Sesampainya di rumah, Beli dan Anti bertengkar hebat. Tidak ada yang melerai mereka karena si pembant pun sudah pulang ke rumahnya. Beli menganggap bahwa Anti telah bermain dengan laki-laki lain tanpa sepengetahuan dirinya. Anti yang tidak merasa mengkhianati pun tidak mau menjawab dan terus mengelak, karena baginya memang tidak terjadi apa-apa. Hal itu membuat Beli semakin geram dan mencari laki-laki itu. Setelah bertemu dengan laki-laki itu, Beli tak sabar untuk menghabisinya karena dendam cemburunya. Beli dengan tega membunh laki-laki itu tanpa diketahui oleh orang lain. Ia segera pergi menghilangkan jejak dan pulang kerumah. Sesampainya di rumah, ia memanggil-manggil sang istri dengan gelisah.

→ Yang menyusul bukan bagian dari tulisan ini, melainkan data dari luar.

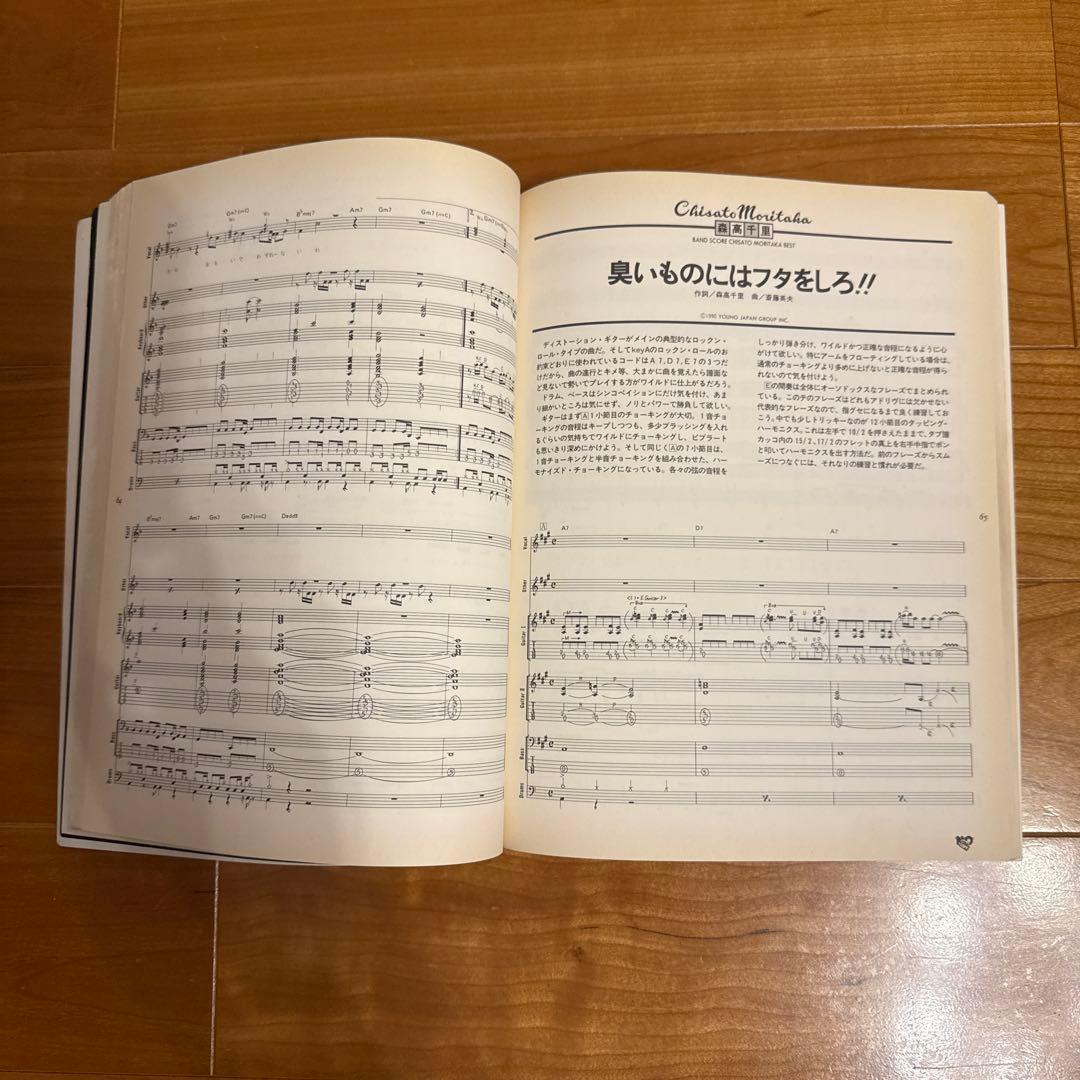 森高千里○バンドスコア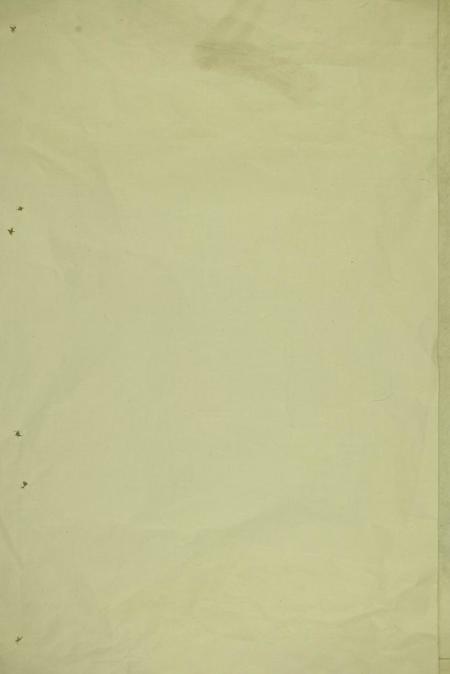 湖南浏阳笃亲堂浏南料源黄氏族谱三卷首一卷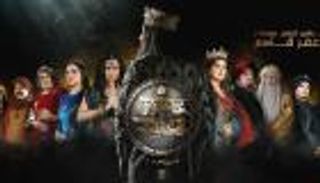 رمضان ينعش دراما الجزائر.. من الشاشة إلى أروقة المحاكم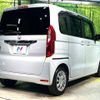 honda n-box 2021 CFJ1606471 image 17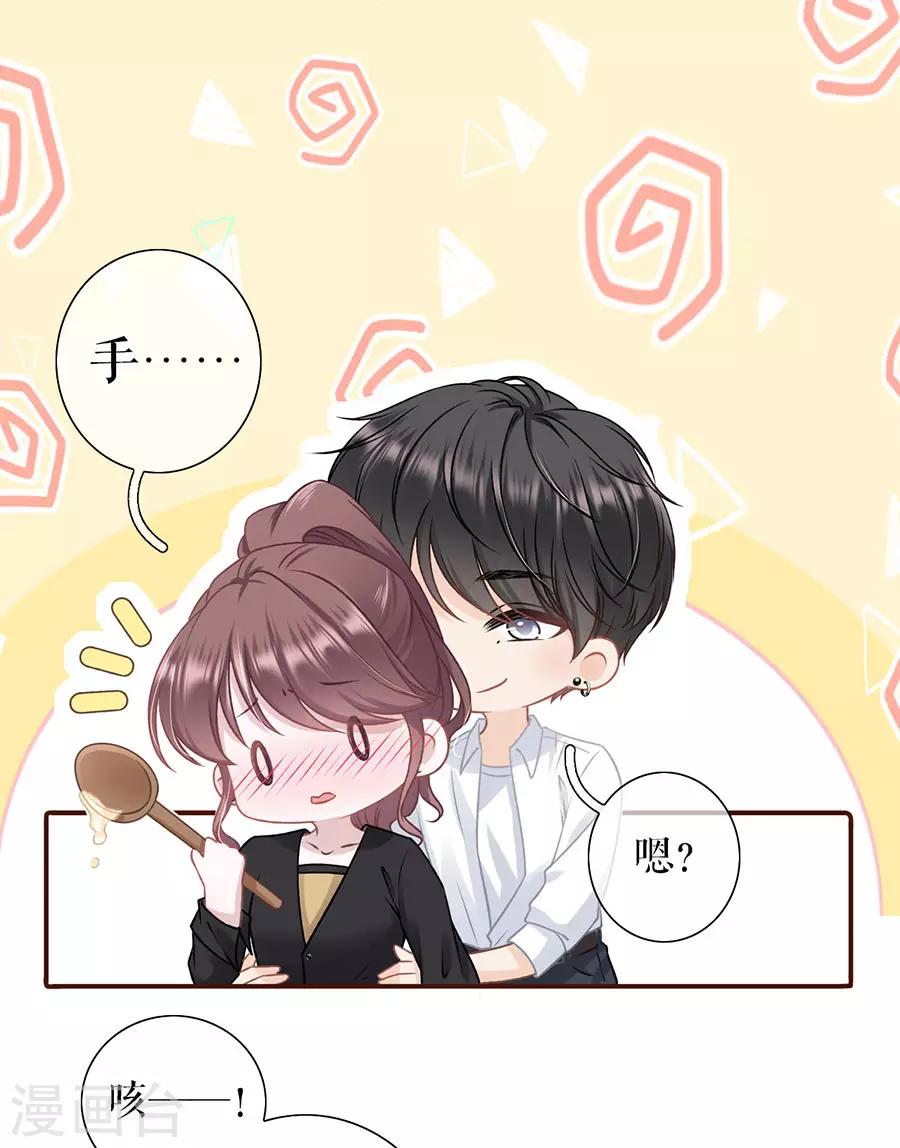 第50话 追上你的脚步8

Tapi, tak ada sekali pun jawaban dari sang istri. Ia mencarinya kemana-mana. Ia mendengar kucuran air kran dari kamar mandi. Ia mengira sang istri sedang mandi. Ia menunggu hingga lama sekali. Beli penasaran dan memanggil istrinya lagi, namun tetap tidak ada jawaban. Akhirnya ia membuka pintu kamar mandi dan melihat karung besar berisi mayat sang istri. Beli pun berteriak meminta tolong kepada tetangga sekitar. Setelah menunggu lama tentang hasil pemeriksaan kasus pembunuhan tersebut. Polisi menemukan dan menangkap Beli sebagai pembunuh pemuda yang berteman dengan istrinya dan gadis tetangga barunya yang membunuh Anti karena keinginannya mendapatkan Beli untuk menjadi suaminya agar dirinya tidak susah-susah lagi mencari pekerjaan.